Do this ▸
Take the line containing "Which item from" and every line after it in the data below, and print them exactly as given, with nothing else.

--- Start Provided entries ---

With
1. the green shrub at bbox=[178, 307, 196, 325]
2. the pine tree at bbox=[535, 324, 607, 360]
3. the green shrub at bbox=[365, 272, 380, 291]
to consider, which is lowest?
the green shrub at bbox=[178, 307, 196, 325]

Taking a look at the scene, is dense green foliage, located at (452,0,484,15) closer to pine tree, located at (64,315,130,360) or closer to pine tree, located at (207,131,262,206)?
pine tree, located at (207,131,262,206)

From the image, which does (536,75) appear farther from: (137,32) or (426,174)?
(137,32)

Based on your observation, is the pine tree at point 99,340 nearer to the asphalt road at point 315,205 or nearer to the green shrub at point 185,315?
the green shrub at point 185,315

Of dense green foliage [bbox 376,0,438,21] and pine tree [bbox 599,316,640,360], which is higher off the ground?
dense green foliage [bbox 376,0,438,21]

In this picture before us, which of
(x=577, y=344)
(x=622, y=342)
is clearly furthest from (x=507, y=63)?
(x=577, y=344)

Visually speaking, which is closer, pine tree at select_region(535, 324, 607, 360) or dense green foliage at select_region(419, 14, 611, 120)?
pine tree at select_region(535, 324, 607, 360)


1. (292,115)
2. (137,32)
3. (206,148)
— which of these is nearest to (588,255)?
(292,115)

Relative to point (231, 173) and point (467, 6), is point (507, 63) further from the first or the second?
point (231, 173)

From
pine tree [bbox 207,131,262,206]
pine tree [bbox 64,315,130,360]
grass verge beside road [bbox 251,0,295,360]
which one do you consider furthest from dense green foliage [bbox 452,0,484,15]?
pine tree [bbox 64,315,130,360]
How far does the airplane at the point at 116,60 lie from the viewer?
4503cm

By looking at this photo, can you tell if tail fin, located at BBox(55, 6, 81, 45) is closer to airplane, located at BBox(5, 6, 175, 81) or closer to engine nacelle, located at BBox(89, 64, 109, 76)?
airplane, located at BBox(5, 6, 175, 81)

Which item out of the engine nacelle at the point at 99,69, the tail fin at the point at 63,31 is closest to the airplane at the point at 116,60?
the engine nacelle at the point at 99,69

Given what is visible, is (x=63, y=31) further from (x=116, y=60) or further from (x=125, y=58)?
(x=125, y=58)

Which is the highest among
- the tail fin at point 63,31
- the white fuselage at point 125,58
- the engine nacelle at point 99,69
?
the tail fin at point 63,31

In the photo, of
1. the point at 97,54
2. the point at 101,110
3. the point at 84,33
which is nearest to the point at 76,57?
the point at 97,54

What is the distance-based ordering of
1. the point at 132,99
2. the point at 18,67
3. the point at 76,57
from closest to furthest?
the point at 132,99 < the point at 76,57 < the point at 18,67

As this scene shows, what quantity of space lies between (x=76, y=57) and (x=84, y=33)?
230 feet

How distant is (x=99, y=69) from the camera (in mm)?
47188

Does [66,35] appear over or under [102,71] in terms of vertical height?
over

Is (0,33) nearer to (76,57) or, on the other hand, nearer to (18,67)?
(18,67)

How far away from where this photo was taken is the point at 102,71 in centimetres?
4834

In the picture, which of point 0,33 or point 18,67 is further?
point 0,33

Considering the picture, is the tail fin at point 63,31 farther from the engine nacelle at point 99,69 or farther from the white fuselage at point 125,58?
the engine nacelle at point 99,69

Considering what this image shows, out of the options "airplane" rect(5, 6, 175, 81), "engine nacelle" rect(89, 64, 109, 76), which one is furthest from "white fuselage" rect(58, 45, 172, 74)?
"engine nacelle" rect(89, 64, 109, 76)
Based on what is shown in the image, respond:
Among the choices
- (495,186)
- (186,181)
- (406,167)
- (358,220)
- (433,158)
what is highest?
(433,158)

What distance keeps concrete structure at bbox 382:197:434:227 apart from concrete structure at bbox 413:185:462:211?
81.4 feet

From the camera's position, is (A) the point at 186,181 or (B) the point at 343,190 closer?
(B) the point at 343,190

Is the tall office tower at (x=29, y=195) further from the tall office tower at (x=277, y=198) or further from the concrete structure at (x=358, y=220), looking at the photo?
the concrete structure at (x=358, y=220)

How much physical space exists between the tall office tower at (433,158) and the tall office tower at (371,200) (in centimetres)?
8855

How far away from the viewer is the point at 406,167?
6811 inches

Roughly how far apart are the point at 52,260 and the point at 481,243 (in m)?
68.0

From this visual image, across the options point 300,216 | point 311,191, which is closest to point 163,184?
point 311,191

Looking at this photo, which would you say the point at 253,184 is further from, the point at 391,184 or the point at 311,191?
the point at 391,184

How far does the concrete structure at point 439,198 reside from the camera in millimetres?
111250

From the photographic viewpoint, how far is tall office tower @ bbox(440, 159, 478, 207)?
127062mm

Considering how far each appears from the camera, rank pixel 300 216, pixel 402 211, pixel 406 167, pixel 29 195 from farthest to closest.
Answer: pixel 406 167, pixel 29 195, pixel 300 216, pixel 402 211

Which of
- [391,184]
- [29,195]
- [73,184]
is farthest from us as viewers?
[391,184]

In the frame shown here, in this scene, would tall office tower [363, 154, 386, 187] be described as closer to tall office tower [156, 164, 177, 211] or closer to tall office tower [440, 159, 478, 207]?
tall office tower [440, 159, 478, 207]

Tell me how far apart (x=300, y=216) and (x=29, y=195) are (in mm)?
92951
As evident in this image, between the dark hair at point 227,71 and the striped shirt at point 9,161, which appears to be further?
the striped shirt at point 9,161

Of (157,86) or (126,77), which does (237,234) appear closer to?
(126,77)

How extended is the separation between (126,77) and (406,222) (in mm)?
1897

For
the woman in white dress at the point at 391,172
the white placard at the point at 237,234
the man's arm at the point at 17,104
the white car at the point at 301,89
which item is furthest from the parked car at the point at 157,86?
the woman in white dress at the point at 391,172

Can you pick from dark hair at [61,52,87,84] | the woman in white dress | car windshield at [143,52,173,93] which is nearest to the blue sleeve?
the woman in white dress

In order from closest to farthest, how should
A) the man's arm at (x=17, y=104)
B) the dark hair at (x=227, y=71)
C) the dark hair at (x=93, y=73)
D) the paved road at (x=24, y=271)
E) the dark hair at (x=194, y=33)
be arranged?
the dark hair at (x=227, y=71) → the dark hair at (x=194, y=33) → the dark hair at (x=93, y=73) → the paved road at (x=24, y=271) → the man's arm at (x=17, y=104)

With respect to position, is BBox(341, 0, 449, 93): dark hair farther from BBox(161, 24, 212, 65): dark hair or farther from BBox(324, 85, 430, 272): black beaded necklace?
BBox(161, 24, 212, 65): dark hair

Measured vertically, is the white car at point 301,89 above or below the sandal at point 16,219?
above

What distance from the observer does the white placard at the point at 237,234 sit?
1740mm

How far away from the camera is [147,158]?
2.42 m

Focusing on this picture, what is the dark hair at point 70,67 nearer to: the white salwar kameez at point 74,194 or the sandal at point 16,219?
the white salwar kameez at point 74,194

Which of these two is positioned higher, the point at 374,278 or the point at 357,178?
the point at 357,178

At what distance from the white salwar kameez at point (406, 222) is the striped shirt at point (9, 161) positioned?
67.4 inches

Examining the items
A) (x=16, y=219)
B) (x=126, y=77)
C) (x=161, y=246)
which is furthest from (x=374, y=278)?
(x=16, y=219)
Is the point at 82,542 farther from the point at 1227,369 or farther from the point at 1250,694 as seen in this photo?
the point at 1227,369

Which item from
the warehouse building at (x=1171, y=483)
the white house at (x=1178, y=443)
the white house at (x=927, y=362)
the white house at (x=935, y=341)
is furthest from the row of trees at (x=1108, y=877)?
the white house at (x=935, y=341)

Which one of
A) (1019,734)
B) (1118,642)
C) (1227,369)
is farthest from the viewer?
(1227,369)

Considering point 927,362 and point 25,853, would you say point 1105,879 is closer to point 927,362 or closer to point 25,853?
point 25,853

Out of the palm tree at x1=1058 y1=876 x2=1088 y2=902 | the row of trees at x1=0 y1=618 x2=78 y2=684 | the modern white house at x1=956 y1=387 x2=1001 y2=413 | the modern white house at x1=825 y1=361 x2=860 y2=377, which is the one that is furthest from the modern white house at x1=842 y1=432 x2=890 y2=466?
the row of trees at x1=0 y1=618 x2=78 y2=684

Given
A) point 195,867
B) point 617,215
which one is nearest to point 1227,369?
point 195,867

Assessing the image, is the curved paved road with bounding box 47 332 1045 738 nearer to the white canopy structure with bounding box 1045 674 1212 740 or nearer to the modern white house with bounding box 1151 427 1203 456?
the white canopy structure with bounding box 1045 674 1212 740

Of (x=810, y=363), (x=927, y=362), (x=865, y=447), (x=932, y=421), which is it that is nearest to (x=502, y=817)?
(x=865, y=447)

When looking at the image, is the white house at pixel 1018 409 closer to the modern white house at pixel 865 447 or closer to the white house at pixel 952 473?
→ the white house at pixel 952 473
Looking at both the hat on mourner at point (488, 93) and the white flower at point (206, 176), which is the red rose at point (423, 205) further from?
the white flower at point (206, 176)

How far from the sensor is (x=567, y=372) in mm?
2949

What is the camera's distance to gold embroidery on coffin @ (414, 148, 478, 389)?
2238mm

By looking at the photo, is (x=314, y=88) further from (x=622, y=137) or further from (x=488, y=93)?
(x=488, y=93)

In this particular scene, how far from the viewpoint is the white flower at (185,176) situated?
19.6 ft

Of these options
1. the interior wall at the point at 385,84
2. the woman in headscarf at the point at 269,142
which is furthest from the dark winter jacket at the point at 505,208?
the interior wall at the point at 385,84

--- End Provided entries ---

Result for this task ▸
Which item from
the warehouse building at (x=1171, y=483)
the white house at (x=1178, y=443)
the white house at (x=927, y=362)
the white house at (x=935, y=341)
is furthest from the row of trees at (x=1108, y=877)?
the white house at (x=935, y=341)

Which one of
A) (1019,734)
B) (1118,642)
C) (1227,369)
is farthest from the viewer?
(1227,369)

Considering point 927,362 and point 25,853, would you say point 1105,879 is closer to point 927,362 or closer to point 25,853?
point 25,853

Out of the palm tree at x1=1058 y1=876 x2=1088 y2=902 | the row of trees at x1=0 y1=618 x2=78 y2=684 | the modern white house at x1=956 y1=387 x2=1001 y2=413 | the modern white house at x1=825 y1=361 x2=860 y2=377, which is the one that is furthest from the modern white house at x1=842 y1=432 x2=890 y2=466?
the row of trees at x1=0 y1=618 x2=78 y2=684

Given
A) point 195,867
B) point 617,215
which one is nearest to point 1227,369?
point 195,867

Assessing the image, is the curved paved road with bounding box 47 332 1045 738 nearer to the white canopy structure with bounding box 1045 674 1212 740 or nearer to the modern white house with bounding box 1151 427 1203 456?
the white canopy structure with bounding box 1045 674 1212 740

Of (x=810, y=363), (x=927, y=362), (x=865, y=447), (x=932, y=421), which is it that is nearest to (x=502, y=817)?
(x=865, y=447)

When looking at the image, is the white house at pixel 1018 409 closer to the modern white house at pixel 865 447 or closer to the white house at pixel 952 473?
→ the white house at pixel 952 473
Looking at both the hat on mourner at point (488, 93) and the white flower at point (206, 176), which is the red rose at point (423, 205) further from?
the white flower at point (206, 176)

How far from the sensor is (x=567, y=372) in mm?
2949

What is the camera's distance to gold embroidery on coffin @ (414, 148, 478, 389)?
2238mm

By looking at the photo, is (x=314, y=88) further from (x=622, y=137) or further from (x=488, y=93)?
(x=488, y=93)

In this particular scene, how far from the viewpoint is the white flower at (185,176) situated?
19.6 ft

Of these options
1. the interior wall at the point at 385,84
2. the woman in headscarf at the point at 269,142
which is furthest from the dark winter jacket at the point at 505,208?
the interior wall at the point at 385,84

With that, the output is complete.